**Exercise materials:**
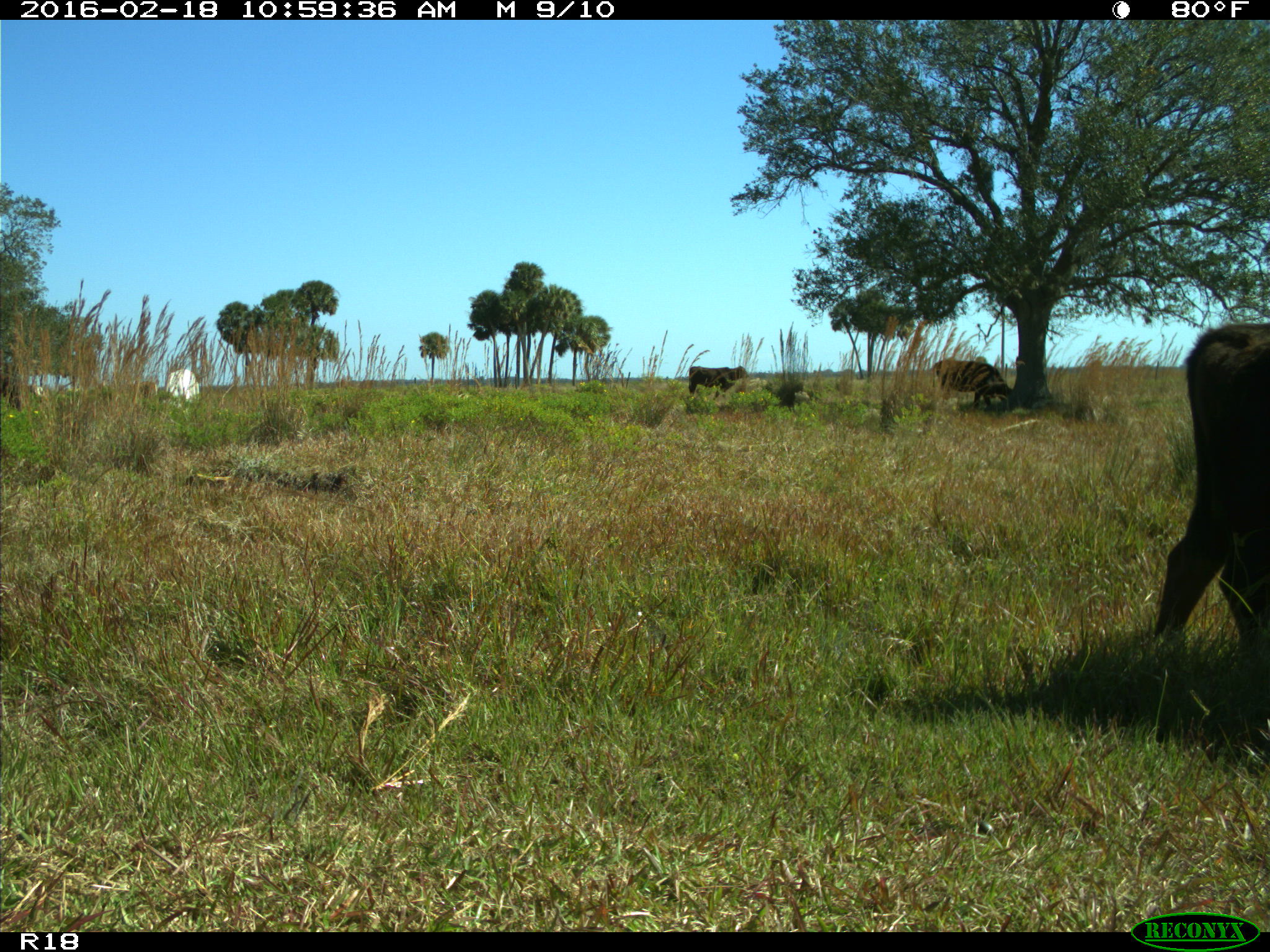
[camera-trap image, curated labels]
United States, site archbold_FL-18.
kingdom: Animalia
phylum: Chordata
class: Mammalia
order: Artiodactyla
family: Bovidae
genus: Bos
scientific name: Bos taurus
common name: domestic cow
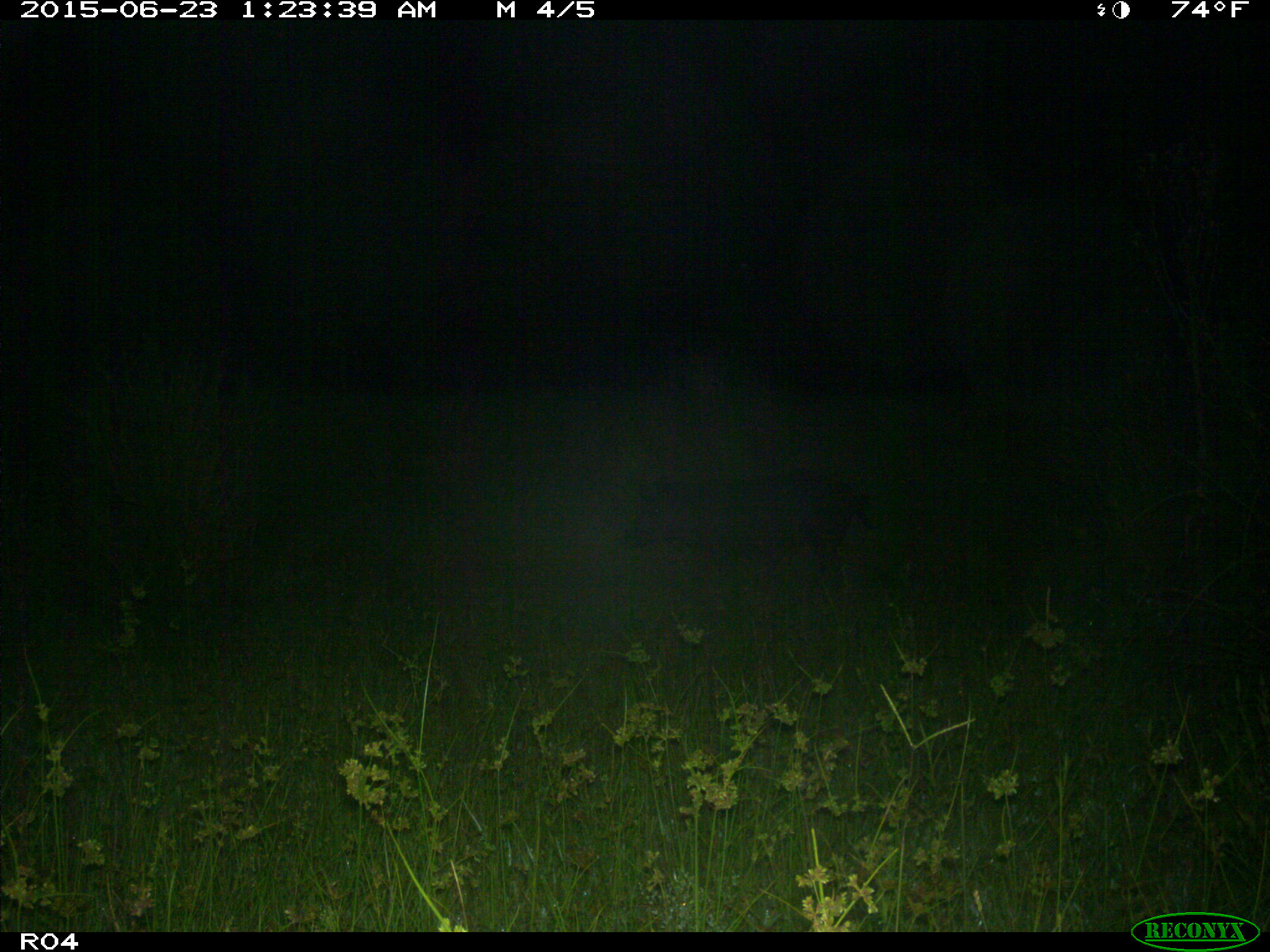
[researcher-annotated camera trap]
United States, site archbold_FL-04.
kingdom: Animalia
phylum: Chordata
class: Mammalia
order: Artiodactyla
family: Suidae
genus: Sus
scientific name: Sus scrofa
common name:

**What needs to be done:**
Repeat the data word for word, minus any pictures.

**Task solution:**
[camera-trap image, curated labels]
United States, site archbold_FL-18.
kingdom: Animalia
phylum: Chordata
class: Mammalia
order: Artiodactyla
family: Bovidae
genus: Bos
scientific name: Bos taurus
common name: domestic cow
[researcher-annotated camera trap]
United States, site archbold_FL-04.
kingdom: Animalia
phylum: Chordata
class: Mammalia
order: Artiodactyla
family: Suidae
genus: Sus
scientific name: Sus scrofa
common name:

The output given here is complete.